(WORK TO COMPLETE): Set down all of the data that follows, keeping every character.

(Source data):
==========

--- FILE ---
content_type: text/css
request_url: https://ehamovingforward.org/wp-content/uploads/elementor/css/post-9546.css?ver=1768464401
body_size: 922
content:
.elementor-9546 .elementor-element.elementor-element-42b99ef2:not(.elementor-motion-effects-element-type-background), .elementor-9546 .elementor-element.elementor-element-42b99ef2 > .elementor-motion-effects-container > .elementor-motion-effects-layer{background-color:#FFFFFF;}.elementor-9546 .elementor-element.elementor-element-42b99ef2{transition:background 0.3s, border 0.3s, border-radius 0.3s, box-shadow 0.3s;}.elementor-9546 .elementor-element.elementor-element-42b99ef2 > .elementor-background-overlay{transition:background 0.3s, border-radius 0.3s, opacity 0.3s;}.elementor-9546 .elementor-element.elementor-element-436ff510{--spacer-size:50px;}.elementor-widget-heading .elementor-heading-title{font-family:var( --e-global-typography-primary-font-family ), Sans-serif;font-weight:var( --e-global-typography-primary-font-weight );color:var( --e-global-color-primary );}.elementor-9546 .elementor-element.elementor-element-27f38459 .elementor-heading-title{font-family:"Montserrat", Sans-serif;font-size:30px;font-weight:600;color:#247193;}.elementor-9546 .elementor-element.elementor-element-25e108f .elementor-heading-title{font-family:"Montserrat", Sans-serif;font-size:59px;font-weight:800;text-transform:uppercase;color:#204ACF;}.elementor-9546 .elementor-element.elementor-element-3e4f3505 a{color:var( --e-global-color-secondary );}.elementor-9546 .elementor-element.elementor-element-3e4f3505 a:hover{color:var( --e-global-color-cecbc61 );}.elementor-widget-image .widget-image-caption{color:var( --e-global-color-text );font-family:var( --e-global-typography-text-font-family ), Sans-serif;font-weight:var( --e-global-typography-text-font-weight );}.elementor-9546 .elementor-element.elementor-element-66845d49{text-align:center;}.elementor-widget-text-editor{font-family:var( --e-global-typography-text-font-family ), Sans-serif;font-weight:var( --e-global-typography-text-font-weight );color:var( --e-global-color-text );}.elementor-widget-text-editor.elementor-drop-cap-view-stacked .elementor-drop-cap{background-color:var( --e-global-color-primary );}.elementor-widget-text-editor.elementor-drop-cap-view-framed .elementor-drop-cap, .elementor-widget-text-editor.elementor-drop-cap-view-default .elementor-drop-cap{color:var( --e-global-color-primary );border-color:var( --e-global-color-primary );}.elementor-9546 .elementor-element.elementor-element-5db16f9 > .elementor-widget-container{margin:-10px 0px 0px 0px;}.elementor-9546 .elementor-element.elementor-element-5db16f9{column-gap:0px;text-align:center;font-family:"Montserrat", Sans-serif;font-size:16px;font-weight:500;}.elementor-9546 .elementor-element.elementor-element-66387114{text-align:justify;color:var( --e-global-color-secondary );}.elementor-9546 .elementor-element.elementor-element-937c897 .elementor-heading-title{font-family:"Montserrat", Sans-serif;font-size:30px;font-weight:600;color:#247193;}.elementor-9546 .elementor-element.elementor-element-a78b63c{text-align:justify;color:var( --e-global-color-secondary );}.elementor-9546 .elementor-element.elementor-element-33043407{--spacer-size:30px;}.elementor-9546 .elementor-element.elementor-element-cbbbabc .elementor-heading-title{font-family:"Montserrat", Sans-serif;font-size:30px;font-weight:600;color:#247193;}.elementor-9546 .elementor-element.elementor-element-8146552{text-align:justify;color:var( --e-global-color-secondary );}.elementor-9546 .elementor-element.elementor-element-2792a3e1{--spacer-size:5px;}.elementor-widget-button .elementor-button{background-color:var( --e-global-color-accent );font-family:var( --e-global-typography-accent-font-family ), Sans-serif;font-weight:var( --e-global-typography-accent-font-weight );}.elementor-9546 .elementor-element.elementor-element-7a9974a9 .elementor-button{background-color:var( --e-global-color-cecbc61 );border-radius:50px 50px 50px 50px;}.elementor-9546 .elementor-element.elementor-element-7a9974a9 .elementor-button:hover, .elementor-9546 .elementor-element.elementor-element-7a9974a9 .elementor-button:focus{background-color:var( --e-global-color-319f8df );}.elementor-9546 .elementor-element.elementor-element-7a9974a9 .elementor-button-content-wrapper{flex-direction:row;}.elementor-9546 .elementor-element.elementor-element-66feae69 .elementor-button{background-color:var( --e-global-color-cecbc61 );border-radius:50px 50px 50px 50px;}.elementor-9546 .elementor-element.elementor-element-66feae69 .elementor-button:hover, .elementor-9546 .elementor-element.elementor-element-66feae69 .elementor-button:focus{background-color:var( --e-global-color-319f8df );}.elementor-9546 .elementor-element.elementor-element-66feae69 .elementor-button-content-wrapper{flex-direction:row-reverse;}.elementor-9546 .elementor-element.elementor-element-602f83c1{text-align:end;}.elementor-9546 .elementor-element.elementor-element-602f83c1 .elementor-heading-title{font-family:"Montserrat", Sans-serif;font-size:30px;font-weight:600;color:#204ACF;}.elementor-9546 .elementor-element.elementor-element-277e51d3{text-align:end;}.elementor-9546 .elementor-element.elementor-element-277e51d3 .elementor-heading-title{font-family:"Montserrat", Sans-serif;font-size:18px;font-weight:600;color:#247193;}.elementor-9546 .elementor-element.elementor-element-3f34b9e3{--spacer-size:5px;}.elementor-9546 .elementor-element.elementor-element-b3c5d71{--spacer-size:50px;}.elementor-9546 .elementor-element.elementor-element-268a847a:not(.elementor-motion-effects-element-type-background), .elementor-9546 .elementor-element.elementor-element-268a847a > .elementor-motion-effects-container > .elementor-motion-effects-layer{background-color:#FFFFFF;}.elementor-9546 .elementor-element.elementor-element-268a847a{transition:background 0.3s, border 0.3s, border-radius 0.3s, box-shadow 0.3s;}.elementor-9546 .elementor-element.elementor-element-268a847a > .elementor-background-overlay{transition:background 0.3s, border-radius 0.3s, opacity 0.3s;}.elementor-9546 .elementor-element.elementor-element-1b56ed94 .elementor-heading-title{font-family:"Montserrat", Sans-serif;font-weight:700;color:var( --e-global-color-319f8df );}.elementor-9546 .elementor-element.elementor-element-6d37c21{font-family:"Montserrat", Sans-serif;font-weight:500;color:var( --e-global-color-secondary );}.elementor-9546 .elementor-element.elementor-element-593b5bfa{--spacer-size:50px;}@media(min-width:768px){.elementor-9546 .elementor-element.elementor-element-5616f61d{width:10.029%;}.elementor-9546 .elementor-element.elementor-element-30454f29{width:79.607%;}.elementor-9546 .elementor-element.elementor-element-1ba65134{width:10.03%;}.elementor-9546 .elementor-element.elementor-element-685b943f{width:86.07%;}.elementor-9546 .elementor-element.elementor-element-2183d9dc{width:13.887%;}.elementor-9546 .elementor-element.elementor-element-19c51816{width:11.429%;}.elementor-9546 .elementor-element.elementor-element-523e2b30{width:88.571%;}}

==========

(WRITTEN RESPONSE):
--- FILE ---
content_type: text/css
request_url: https://ehamovingforward.org/wp-content/uploads/elementor/css/post-9546.css?ver=1768464401
body_size: 922
content:
.elementor-9546 .elementor-element.elementor-element-42b99ef2:not(.elementor-motion-effects-element-type-background), .elementor-9546 .elementor-element.elementor-element-42b99ef2 > .elementor-motion-effects-container > .elementor-motion-effects-layer{background-color:#FFFFFF;}.elementor-9546 .elementor-element.elementor-element-42b99ef2{transition:background 0.3s, border 0.3s, border-radius 0.3s, box-shadow 0.3s;}.elementor-9546 .elementor-element.elementor-element-42b99ef2 > .elementor-background-overlay{transition:background 0.3s, border-radius 0.3s, opacity 0.3s;}.elementor-9546 .elementor-element.elementor-element-436ff510{--spacer-size:50px;}.elementor-widget-heading .elementor-heading-title{font-family:var( --e-global-typography-primary-font-family ), Sans-serif;font-weight:var( --e-global-typography-primary-font-weight );color:var( --e-global-color-primary );}.elementor-9546 .elementor-element.elementor-element-27f38459 .elementor-heading-title{font-family:"Montserrat", Sans-serif;font-size:30px;font-weight:600;color:#247193;}.elementor-9546 .elementor-element.elementor-element-25e108f .elementor-heading-title{font-family:"Montserrat", Sans-serif;font-size:59px;font-weight:800;text-transform:uppercase;color:#204ACF;}.elementor-9546 .elementor-element.elementor-element-3e4f3505 a{color:var( --e-global-color-secondary );}.elementor-9546 .elementor-element.elementor-element-3e4f3505 a:hover{color:var( --e-global-color-cecbc61 );}.elementor-widget-image .widget-image-caption{color:var( --e-global-color-text );font-family:var( --e-global-typography-text-font-family ), Sans-serif;font-weight:var( --e-global-typography-text-font-weight );}.elementor-9546 .elementor-element.elementor-element-66845d49{text-align:center;}.elementor-widget-text-editor{font-family:var( --e-global-typography-text-font-family ), Sans-serif;font-weight:var( --e-global-typography-text-font-weight );color:var( --e-global-color-text );}.elementor-widget-text-editor.elementor-drop-cap-view-stacked .elementor-drop-cap{background-color:var( --e-global-color-primary );}.elementor-widget-text-editor.elementor-drop-cap-view-framed .elementor-drop-cap, .elementor-widget-text-editor.elementor-drop-cap-view-default .elementor-drop-cap{color:var( --e-global-color-primary );border-color:var( --e-global-color-primary );}.elementor-9546 .elementor-element.elementor-element-5db16f9 > .elementor-widget-container{margin:-10px 0px 0px 0px;}.elementor-9546 .elementor-element.elementor-element-5db16f9{column-gap:0px;text-align:center;font-family:"Montserrat", Sans-serif;font-size:16px;font-weight:500;}.elementor-9546 .elementor-element.elementor-element-66387114{text-align:justify;color:var( --e-global-color-secondary );}.elementor-9546 .elementor-element.elementor-element-937c897 .elementor-heading-title{font-family:"Montserrat", Sans-serif;font-size:30px;font-weight:600;color:#247193;}.elementor-9546 .elementor-element.elementor-element-a78b63c{text-align:justify;color:var( --e-global-color-secondary );}.elementor-9546 .elementor-element.elementor-element-33043407{--spacer-size:30px;}.elementor-9546 .elementor-element.elementor-element-cbbbabc .elementor-heading-title{font-family:"Montserrat", Sans-serif;font-size:30px;font-weight:600;color:#247193;}.elementor-9546 .elementor-element.elementor-element-8146552{text-align:justify;color:var( --e-global-color-secondary );}.elementor-9546 .elementor-element.elementor-element-2792a3e1{--spacer-size:5px;}.elementor-widget-button .elementor-button{background-color:var( --e-global-color-accent );font-family:var( --e-global-typography-accent-font-family ), Sans-serif;font-weight:var( --e-global-typography-accent-font-weight );}.elementor-9546 .elementor-element.elementor-element-7a9974a9 .elementor-button{background-color:var( --e-global-color-cecbc61 );border-radius:50px 50px 50px 50px;}.elementor-9546 .elementor-element.elementor-element-7a9974a9 .elementor-button:hover, .elementor-9546 .elementor-element.elementor-element-7a9974a9 .elementor-button:focus{background-color:var( --e-global-color-319f8df );}.elementor-9546 .elementor-element.elementor-element-7a9974a9 .elementor-button-content-wrapper{flex-direction:row;}.elementor-9546 .elementor-element.elementor-element-66feae69 .elementor-button{background-color:var( --e-global-color-cecbc61 );border-radius:50px 50px 50px 50px;}.elementor-9546 .elementor-element.elementor-element-66feae69 .elementor-button:hover, .elementor-9546 .elementor-element.elementor-element-66feae69 .elementor-button:focus{background-color:var( --e-global-color-319f8df );}.elementor-9546 .elementor-element.elementor-element-66feae69 .elementor-button-content-wrapper{flex-direction:row-reverse;}.elementor-9546 .elementor-element.elementor-element-602f83c1{text-align:end;}.elementor-9546 .elementor-element.elementor-element-602f83c1 .elementor-heading-title{font-family:"Montserrat", Sans-serif;font-size:30px;font-weight:600;color:#204ACF;}.elementor-9546 .elementor-element.elementor-element-277e51d3{text-align:end;}.elementor-9546 .elementor-element.elementor-element-277e51d3 .elementor-heading-title{font-family:"Montserrat", Sans-serif;font-size:18px;font-weight:600;color:#247193;}.elementor-9546 .elementor-element.elementor-element-3f34b9e3{--spacer-size:5px;}.elementor-9546 .elementor-element.elementor-element-b3c5d71{--spacer-size:50px;}.elementor-9546 .elementor-element.elementor-element-268a847a:not(.elementor-motion-effects-element-type-background), .elementor-9546 .elementor-element.elementor-element-268a847a > .elementor-motion-effects-container > .elementor-motion-effects-layer{background-color:#FFFFFF;}.elementor-9546 .elementor-element.elementor-element-268a847a{transition:background 0.3s, border 0.3s, border-radius 0.3s, box-shadow 0.3s;}.elementor-9546 .elementor-element.elementor-element-268a847a > .elementor-background-overlay{transition:background 0.3s, border-radius 0.3s, opacity 0.3s;}.elementor-9546 .elementor-element.elementor-element-1b56ed94 .elementor-heading-title{font-family:"Montserrat", Sans-serif;font-weight:700;color:var( --e-global-color-319f8df );}.elementor-9546 .elementor-element.elementor-element-6d37c21{font-family:"Montserrat", Sans-serif;font-weight:500;color:var( --e-global-color-secondary );}.elementor-9546 .elementor-element.elementor-element-593b5bfa{--spacer-size:50px;}@media(min-width:768px){.elementor-9546 .elementor-element.elementor-element-5616f61d{width:10.029%;}.elementor-9546 .elementor-element.elementor-element-30454f29{width:79.607%;}.elementor-9546 .elementor-element.elementor-element-1ba65134{width:10.03%;}.elementor-9546 .elementor-element.elementor-element-685b943f{width:86.07%;}.elementor-9546 .elementor-element.elementor-element-2183d9dc{width:13.887%;}.elementor-9546 .elementor-element.elementor-element-19c51816{width:11.429%;}.elementor-9546 .elementor-element.elementor-element-523e2b30{width:88.571%;}}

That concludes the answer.